Wagner out as dream turns sour at struggling Huddersfield
David Wagner performed a minor miracle getting tiny Huddersfield into the English Premier League and then keeping the team there for a season.
With the dream starting to turn sour, the German-born American coach feels he cannot do anymore.
Wagner stood down as manager of the Premier League’s last-place club on Monday, with chairman Dean Hoyle saying the coach “came to us and made it clear that he needs a break from the rigors of football management.”
After just two wins from 22 games, Huddersfield is eight points from safety with 16 games remaining.
“I had no intention of sacking David this season,” Hoyle said, adding that, under Wagner, Huddersfield has “achieved things on the football pitch that surpass anything in modern memory.”
Wagner, a former U.S. international, arrived at the northern English club in 2015 from Borussia Dortmund, where he was the reserve team coach, and only just managed to keep Huddersfield in the second tier.
From that 19th-place finish out of 24 teams, Wagner worked wonders on one of the smallest budgets in the division — signing many players on loan and from Germany — and Huddersfield was promoted to the top flight for the first time since 1972.
Wagner then produced possibly a more impressive feat: Keeping Huddersfield in the Premier League, despite the team’s low budget and it failing to score in 21 of its 38 games last season.
Wagner has struggled for positivity this season, however, with Huddersfield having lost 15 league games. A 0-0 draw at Cardiff on Saturday ended Huddersfield’s eight-game losing streak, but there appeared to be no real sign of improvement.
Hoyle said it was a “truly joint decision” between Wagner and Huddersfield’s board. Wagner offered to stay on until the end of the season if the board preferred but, after more discussions, “we all now feel that the time is right to part ways,” Hoyle said.
“David has a real, genuine love for this club,” he said, “and, like me, his foremost concern in our talks has been to establish what is best for Huddersfield Town.”
“Under David’s management,” Hoyle said, “we took this club to the highest position it has held in almost 50 years,” Hoyle said, “and created memories that will last forever.”

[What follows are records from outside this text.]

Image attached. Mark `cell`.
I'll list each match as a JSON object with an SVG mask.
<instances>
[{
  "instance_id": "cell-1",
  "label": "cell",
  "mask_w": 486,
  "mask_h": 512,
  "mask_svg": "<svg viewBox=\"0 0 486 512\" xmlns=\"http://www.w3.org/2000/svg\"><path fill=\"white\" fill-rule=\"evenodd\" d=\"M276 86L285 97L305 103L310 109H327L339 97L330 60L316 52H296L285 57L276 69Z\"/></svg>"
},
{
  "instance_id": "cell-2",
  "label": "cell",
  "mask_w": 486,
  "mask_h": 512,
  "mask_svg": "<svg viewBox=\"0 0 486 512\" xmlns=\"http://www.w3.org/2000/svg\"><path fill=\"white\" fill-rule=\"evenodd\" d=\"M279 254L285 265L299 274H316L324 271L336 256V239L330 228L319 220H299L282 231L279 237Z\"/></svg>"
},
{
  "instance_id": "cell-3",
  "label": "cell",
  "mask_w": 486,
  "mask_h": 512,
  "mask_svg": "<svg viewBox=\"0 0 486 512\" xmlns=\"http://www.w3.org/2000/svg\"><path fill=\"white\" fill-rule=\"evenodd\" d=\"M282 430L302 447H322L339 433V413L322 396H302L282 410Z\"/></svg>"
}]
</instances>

Wagner’s departure might prove to be a blessing for his close friend Juergen Klopp, the Liverpool manager. Huddersfield’s next match is against Manchester City — first-place Liverpool’s biggest rival for the Premier League title — and the team will be led by interim manager Mark Hudson, who was part of Wagner’s technical staff.
A new face on the training field and in the dugout may still not be enough, however, to lift Huddersfield out of its perilous position in the league.
Huddersfield’s main problem this season has been its inability to score, with the team netting a league-low 13 goals in 22 games. The absence since early December of injured playmaker Aaron Mooy has been a blow to Wagner, who saw one of his strikers score for the first time this season only on Jan. 2.
Huddersfield was the English champion each year from 1924-26.